• WORK TO COMPLETE: Wherever the listing holds a picture, leave it out, and copy the remainder exactly.
Top of GIVEN INFORMATION
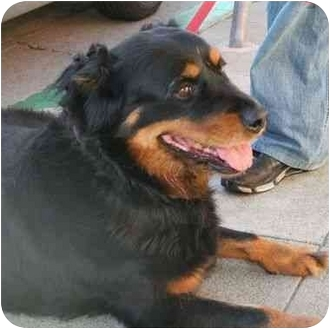 Rottweiler Mix Dog for adoption in Berkeley, California - Pal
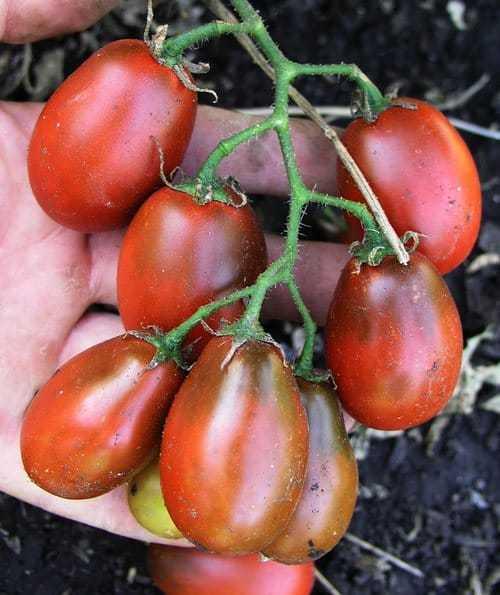Лучшие сорта помидоров черри и рекомендации по выращиванию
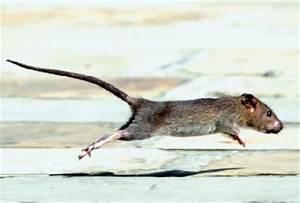 Comment Tuer Une Souris : comment tuer les rats ~ Maxctalentgroup.com Avis de Voitures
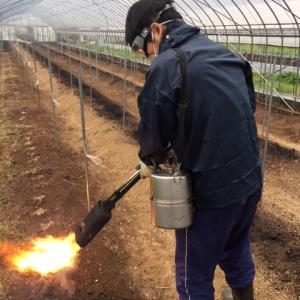 アスパラ農業研修 ~ 消毒作業 ~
Bottom of GIVEN INFORMATION
• RESPONSE BELOW:
 Rottweiler Mix Dog for adoption in Berkeley, California - Pal
Лучшие сорта помидоров черри и рекомендации по выращиванию
 Comment Tuer Une Souris : comment tuer les rats ~ Maxctalentgroup.com Avis de Voitures
 アスパラ農業研修 ~ 消毒作業 ~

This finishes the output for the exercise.